El globo siempre era distinto, cada vez era de un color diferente, blanco, negro, rojo, amarillo, todos los colores los había tenido. El cordón que lo sostenía también era diferente, cintas, cuerdas, y demás. Incluso la forma del globo llegó a cambiar, corazones, esferas, e incluso figuras.
Por alguna extraña razón, siempre me sentía emocionado por recibir el globo del correspondiente año. Imaginaba su color, su figura, su belleza, y una vez recibido, me aseguraba de que estuviese bien resguardado, que no lo tocara nadie y que no se expusiera al sol. Como pueden adivinar, con el tiempo, el globo poco a poco perdía el helio y se marchitaba, ocasionándome una gran tristeza. Mis padres intentaban decirme que ya tendría un nuevo globo el próximo año, pero como es previsible, mi obstinación no aceptaba tales palabras y mi tristeza permanecía intacta por días, inclusive semanas.

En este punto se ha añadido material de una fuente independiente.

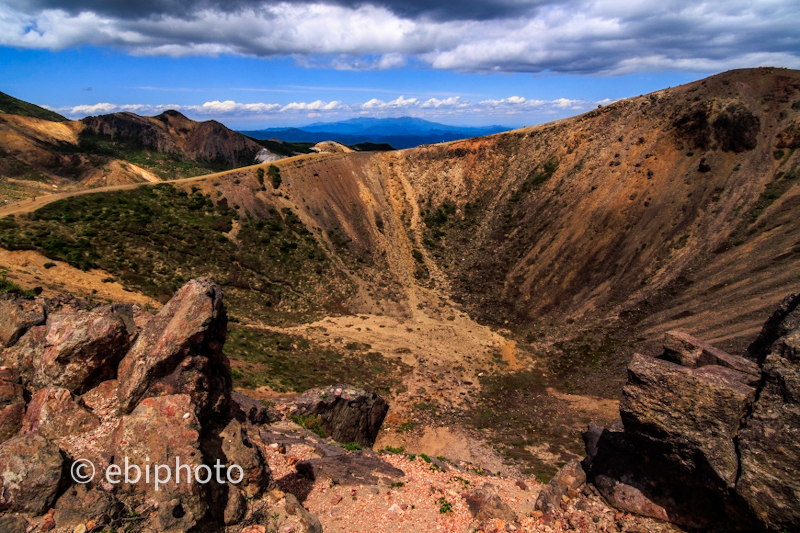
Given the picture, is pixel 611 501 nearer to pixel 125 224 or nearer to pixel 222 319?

Al mirar en retrospectiva, mi padre me enseñó una lección que sólo logré entender ya cuando era un adulto. Fue en el cumpleaños número catorce, el día en que como cualquier otro cumpleaños, me desperté con emoción y mucho ánimo para recibir mis regalos, pero sobretodo, recibir el globo de ese año. Precisamente en esa fecha recibí un globo espectacular, tenía una cinta como cordón, era rojo brillante y tenía destellos como de pequeñas estrellas en toda su superficie. Jamás había visto un globo tan hermoso, y me dediqué con más empeño a cuidarlo, lo protegí como ningún otro globo, e incluso fui hasta el centro comercial a que lo llenaran de helio de nuevo. Pero justo cuando iba corriendo a casa, tropecé y solté mi globo. Entre lágrimas y sollozos, lo vi volar y llegar hasta las nubes. Mi corazón estaba destrozado y le conté todo a papá. Lo que el me dijo en aquel momento, sólo logró hacerme sentir más triste y más incomprendido. Dijo que:
"En el mundo existen muchos objetos hermosos que merecen nuestro amor y cuidado, pero muchos de ellos, por su propia naturaleza, tienden a morir más rápidamente que otros. Nosotros siempre queremos lo eterno, lo constante, algo que nunca cambie, y no entendemos que el mismo cambio es lo que hace que amemos tanto a esos objetos, que los apreciemos tanto. No te concentres en mantener algo vivo si ya está muriendo, disfruta cada momento y piensa en vivir cada instante lo más intensamente posible".
Dicha lección la he aplicado a muchas cosas en mi vida, tanto objetos materiales, como a mis relaciones con las personas. Tantas veces me he visto a mi mismo desesperado y combativo, queriendo mantener en pie algo que por naturaleza sólo se derrumba. Trato de vivir, de ahora en adelante, aceptando cada globo, cuidando de él y viendo su belleza, dando todo mi amor hacia el, todo mi esfuerzo, y cuando empieza a morir... me lleno de tristeza y aprendo a decir adiós.